DOCUMENT SECTION:
Public Broadcasting, Private Agendas.
The BBC runs a weekly technology news show called Click. Most weeks it covers the basic commercial software news and website discussions relating to gadgets or technology available at various shows and exhibitions. Occasionally they cover the topic of Open Source, Linux and the Free software community rarely do they bother to provide a good or balanced commentary. They usually manage to drop in comments about “amateur” , ” Spare time”, “Hippy” or “Overly technical” into the report.
This week Click reports on Open Source and it appears they are making a concerted effort to cover the details and provide balanced and non divisive commentary. Okay we have the usual Chris Long style report and this time around he wants to make a little joke about open ketchup bottles, “its open sauce, geddit ?” no Chris we dont, the Eighties called and they want their comedy back. There is still the usual “oooh look scary boot screen” commentary and a suggestion that OSS is for bearded hippies, again Mr Long your getting it wrong.

Image-linked spatial questions:
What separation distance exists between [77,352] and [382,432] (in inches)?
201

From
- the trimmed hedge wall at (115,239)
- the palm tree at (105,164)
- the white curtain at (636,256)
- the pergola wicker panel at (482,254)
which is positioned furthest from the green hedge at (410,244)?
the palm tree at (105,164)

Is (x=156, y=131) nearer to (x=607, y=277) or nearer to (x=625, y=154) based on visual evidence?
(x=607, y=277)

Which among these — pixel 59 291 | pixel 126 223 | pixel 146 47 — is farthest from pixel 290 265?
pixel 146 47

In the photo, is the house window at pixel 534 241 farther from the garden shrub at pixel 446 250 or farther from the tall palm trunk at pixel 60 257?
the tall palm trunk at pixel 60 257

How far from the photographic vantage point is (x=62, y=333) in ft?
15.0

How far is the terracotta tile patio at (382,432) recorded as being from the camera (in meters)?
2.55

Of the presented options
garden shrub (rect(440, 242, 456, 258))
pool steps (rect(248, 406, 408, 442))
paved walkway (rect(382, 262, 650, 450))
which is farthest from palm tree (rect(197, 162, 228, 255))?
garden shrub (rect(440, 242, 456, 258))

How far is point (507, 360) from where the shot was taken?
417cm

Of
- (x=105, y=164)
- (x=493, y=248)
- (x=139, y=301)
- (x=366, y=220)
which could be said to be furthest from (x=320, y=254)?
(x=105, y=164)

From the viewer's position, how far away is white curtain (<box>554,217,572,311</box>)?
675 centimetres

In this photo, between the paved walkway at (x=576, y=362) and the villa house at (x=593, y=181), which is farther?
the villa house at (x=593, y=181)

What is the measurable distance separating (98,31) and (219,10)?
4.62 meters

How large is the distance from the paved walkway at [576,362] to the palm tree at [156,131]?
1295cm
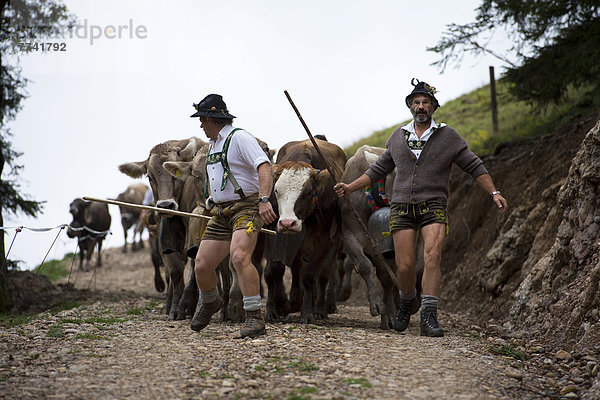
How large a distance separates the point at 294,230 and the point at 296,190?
2.12 feet

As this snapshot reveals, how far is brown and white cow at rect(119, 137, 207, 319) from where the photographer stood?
380 inches

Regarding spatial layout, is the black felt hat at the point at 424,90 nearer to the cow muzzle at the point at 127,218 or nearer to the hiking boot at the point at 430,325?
the hiking boot at the point at 430,325

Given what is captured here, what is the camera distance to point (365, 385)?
5.03 meters

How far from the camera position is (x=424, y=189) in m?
7.71

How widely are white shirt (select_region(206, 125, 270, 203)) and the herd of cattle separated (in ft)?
2.71

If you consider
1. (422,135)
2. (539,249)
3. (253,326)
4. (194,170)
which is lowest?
(253,326)

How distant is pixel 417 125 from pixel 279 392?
13.2 feet

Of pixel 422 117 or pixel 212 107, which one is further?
pixel 422 117

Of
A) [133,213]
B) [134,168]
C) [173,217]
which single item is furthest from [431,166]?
[133,213]

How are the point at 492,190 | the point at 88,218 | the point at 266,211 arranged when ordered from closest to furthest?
1. the point at 266,211
2. the point at 492,190
3. the point at 88,218

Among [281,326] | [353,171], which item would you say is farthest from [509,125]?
[281,326]

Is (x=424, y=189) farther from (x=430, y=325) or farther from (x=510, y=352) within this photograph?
(x=510, y=352)

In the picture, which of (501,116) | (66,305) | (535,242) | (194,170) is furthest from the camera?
(501,116)

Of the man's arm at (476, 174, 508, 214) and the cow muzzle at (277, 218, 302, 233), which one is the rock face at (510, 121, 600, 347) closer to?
the man's arm at (476, 174, 508, 214)
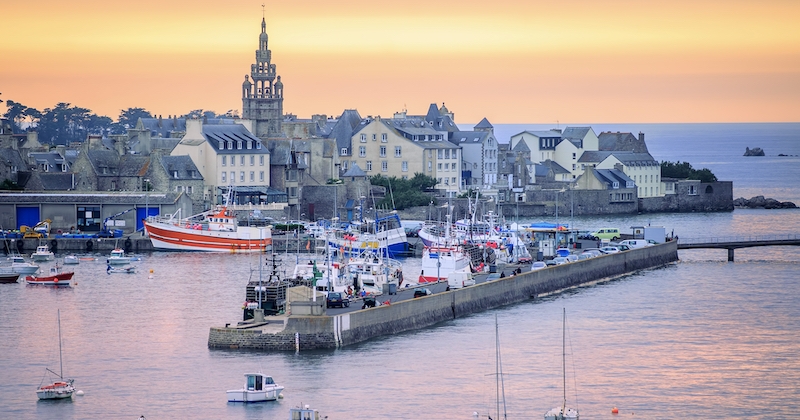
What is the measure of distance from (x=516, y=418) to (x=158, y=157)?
188 feet

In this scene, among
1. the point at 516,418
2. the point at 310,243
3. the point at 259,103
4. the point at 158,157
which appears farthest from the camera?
the point at 259,103

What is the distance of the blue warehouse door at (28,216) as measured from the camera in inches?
3433

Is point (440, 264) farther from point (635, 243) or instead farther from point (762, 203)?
point (762, 203)

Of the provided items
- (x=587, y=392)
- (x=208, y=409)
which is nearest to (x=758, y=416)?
(x=587, y=392)

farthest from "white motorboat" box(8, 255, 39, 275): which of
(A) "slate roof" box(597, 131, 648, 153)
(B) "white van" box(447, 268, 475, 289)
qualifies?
(A) "slate roof" box(597, 131, 648, 153)

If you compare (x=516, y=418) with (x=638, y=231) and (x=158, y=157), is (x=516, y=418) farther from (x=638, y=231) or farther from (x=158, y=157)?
(x=158, y=157)

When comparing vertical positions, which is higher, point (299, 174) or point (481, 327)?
point (299, 174)

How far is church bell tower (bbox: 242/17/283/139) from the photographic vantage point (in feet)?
354

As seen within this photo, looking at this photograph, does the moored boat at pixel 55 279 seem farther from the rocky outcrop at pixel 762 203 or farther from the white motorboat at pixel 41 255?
the rocky outcrop at pixel 762 203

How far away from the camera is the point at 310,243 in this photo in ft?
267

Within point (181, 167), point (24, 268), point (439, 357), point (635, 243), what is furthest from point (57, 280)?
point (635, 243)

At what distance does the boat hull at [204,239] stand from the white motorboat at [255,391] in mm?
42687

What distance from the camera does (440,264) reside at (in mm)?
62406

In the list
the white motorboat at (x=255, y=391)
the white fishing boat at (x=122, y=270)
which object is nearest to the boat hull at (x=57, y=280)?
the white fishing boat at (x=122, y=270)
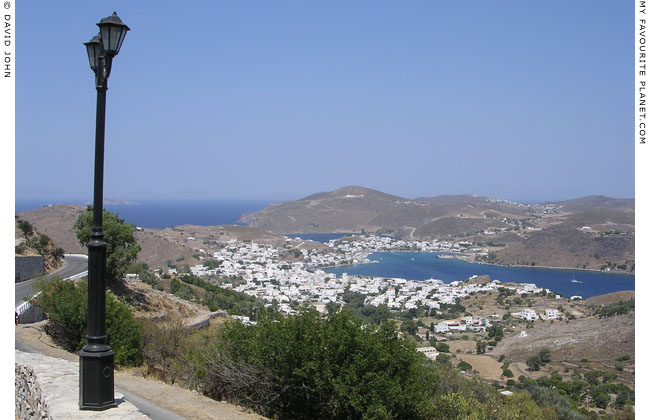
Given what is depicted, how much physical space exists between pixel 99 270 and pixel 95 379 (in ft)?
3.81

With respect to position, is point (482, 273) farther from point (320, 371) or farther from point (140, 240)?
point (320, 371)

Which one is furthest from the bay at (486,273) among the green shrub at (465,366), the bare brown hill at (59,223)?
the bare brown hill at (59,223)

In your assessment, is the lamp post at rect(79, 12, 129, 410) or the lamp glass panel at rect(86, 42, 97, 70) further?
the lamp glass panel at rect(86, 42, 97, 70)

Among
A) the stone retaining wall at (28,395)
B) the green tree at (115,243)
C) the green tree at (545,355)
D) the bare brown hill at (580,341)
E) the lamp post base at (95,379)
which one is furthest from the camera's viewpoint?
the bare brown hill at (580,341)

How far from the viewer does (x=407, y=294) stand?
6512 cm

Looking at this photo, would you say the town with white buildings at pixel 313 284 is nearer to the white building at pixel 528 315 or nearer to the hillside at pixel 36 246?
the white building at pixel 528 315

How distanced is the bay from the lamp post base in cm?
7023

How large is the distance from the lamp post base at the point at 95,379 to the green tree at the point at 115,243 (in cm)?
1793

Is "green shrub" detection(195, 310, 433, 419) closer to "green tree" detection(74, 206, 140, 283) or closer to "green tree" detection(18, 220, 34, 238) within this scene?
"green tree" detection(74, 206, 140, 283)

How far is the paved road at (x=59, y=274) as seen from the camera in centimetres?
1761

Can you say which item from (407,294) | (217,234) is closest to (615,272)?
(407,294)

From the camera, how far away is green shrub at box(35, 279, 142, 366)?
11688 millimetres

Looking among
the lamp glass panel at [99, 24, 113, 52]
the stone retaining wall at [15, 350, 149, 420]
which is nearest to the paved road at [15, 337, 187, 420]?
the stone retaining wall at [15, 350, 149, 420]
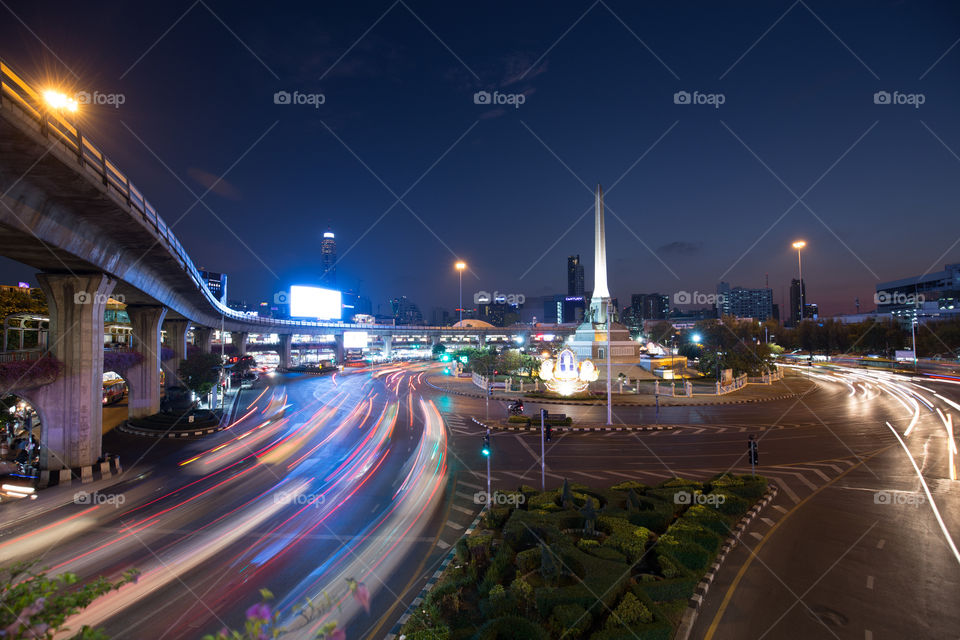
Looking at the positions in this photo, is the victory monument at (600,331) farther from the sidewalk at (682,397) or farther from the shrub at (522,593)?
the shrub at (522,593)

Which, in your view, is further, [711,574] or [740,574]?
[740,574]

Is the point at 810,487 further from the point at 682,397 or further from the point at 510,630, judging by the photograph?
the point at 682,397

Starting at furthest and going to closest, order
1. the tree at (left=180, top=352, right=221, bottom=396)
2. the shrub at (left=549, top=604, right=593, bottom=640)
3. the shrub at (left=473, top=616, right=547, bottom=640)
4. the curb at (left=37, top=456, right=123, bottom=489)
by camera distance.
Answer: the tree at (left=180, top=352, right=221, bottom=396) < the curb at (left=37, top=456, right=123, bottom=489) < the shrub at (left=549, top=604, right=593, bottom=640) < the shrub at (left=473, top=616, right=547, bottom=640)

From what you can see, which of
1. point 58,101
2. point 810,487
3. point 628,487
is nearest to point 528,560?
point 628,487

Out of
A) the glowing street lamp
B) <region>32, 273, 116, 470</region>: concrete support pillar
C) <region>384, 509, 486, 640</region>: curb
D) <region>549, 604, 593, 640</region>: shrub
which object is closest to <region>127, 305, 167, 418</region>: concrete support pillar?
<region>32, 273, 116, 470</region>: concrete support pillar

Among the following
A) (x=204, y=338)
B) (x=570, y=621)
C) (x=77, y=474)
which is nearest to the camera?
(x=570, y=621)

PROBLEM DETAILS:
Render this sentence from the blog post on the BBC's coverage of open source into Spanish: "The BBC runs a weekly technology news show called Click."

TASK OUTPUT:
La BBC emite un programa semanal de noticias tecnológicas llamado Click.